===== Text
The White House Lied About the Cause of Healthcare.gov's Failure
After a month of shifting explanations it is now universally acknowledged that the President was not telling the whole story when he repeatedly claimed "if you like your plan you can keep your plan." But that was not the last whopper the White House told about the President's signature achievement. In fact, he and his staff were telling another one just last month.
The national media collectively gasped at Sarah Palin's "death panels" but shrugged for three years over the President's absurd claim. Obama used that promise to sell the program dozens of times, always without caveats. So why did it take the Washington Post three years to label this a whopper?
Perhaps the more pertinent question is how long will it take them to notice the new lie the White House was telling last month? As the roll out was plagued with glitches the White House immediately offered an explanation: The website was being crushed by overwhelming public demand. Obamacare was a victim of its own success.
This Bloomberg piece is a good example of how the coverage of the failed roll out went on Oct. 2nd. It opens with the rush of people which gave supporters "hope" that the site would be a success if only "the websites can stay up and running." This take is bolstered by the President himself who says the crush of people gave "a sense of how important this is to millions
of Americans." The fact that the site was not up and running much of the first day isn't mentioned until paragraph five.
==========
===== Supplied data
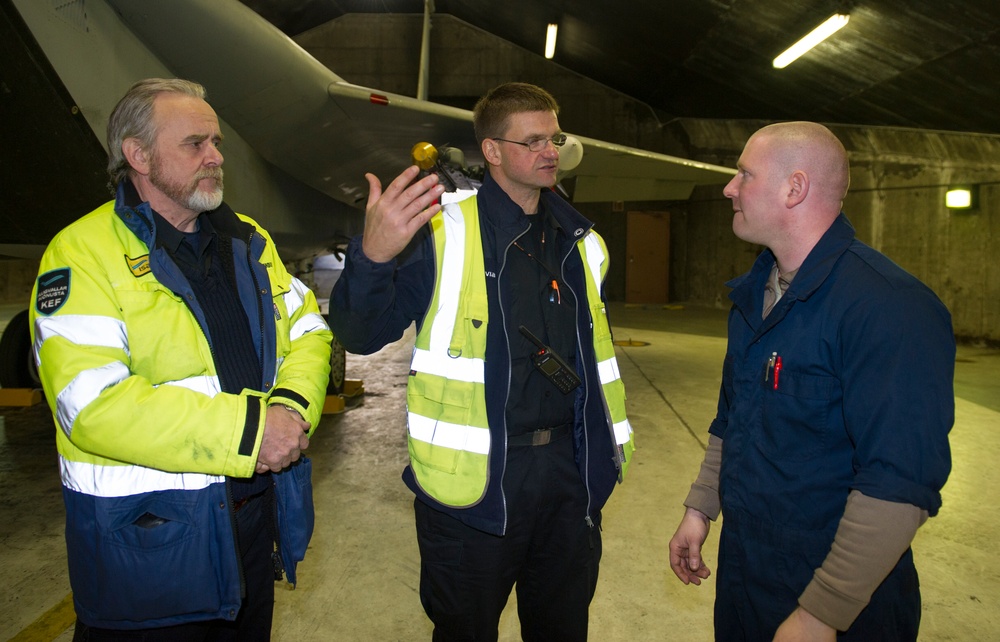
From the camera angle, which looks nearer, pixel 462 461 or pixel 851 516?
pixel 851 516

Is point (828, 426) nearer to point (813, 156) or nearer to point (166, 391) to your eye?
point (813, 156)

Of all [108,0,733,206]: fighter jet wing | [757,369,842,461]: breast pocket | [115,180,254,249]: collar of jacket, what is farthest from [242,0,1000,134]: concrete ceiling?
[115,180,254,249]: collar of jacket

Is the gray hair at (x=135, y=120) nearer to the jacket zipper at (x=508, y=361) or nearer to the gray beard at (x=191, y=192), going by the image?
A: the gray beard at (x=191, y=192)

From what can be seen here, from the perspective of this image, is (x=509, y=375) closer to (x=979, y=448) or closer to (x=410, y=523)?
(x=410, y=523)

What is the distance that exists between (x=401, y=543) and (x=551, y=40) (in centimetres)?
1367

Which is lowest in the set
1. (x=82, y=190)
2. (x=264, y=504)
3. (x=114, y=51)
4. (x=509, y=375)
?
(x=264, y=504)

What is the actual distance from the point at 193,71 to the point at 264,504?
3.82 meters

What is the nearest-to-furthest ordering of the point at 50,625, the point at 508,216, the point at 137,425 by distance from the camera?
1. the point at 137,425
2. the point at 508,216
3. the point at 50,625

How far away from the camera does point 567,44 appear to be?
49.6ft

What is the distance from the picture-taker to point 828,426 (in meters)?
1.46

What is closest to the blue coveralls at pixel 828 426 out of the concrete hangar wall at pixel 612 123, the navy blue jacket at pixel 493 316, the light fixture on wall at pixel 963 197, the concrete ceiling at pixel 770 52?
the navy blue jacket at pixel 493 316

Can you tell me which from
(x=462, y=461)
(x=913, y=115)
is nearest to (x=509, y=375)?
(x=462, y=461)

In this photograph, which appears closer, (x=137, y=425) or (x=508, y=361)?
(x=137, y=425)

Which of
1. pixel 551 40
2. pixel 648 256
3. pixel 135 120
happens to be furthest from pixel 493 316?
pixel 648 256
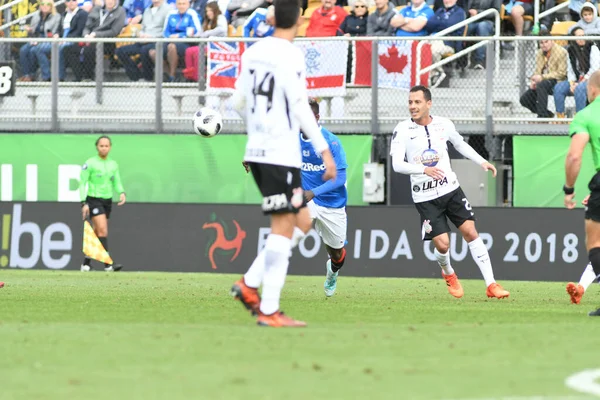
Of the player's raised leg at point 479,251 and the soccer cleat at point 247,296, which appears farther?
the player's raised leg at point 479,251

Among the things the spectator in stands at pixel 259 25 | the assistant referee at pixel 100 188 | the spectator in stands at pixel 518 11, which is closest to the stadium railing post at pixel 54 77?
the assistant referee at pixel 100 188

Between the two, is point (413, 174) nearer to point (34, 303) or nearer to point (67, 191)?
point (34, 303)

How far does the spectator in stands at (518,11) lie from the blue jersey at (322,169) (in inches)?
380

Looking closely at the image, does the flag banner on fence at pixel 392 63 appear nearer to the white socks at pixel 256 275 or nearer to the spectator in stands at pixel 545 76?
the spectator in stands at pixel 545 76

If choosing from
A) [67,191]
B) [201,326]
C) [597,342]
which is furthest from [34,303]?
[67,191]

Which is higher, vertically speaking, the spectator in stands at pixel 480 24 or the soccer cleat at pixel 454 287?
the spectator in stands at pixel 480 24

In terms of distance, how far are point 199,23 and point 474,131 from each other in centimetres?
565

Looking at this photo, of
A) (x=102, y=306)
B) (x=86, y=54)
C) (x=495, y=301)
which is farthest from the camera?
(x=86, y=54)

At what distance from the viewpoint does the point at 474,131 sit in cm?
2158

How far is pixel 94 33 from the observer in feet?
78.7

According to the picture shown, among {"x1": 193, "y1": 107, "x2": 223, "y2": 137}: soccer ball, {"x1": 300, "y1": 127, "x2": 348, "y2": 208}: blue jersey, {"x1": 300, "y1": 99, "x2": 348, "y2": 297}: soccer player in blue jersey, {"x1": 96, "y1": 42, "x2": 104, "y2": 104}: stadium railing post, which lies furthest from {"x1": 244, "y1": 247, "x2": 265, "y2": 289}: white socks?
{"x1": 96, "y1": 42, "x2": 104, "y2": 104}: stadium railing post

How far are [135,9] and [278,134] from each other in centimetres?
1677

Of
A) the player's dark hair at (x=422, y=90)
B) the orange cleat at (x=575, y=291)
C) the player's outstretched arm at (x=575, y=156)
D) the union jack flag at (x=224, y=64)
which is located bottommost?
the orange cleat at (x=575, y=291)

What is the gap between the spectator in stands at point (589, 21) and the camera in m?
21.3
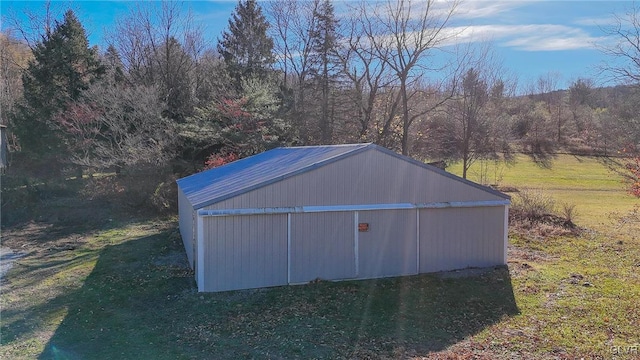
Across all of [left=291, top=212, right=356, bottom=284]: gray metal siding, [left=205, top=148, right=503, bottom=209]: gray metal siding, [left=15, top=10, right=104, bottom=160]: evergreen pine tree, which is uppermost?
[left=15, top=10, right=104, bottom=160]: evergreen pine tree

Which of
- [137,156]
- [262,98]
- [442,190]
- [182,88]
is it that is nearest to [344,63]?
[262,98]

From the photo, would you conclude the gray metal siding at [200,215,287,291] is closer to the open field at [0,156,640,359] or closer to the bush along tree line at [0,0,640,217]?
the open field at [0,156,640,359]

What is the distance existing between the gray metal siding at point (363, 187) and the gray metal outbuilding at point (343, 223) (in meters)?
==========
## Problems to work on
A) In the article on Healthcare.gov's failure, what reason did the White House give for the glitches during the rollout?
B) According to the article on Healthcare.gov's failure, which newspaper took three years to label the "keep your plan" promise a whopper?

## Solutions to the tasks
A) The White House said the website was being crushed by overwhelming public demand. In this account, Obamacare was a victim of its own success.

B) The Washington Post.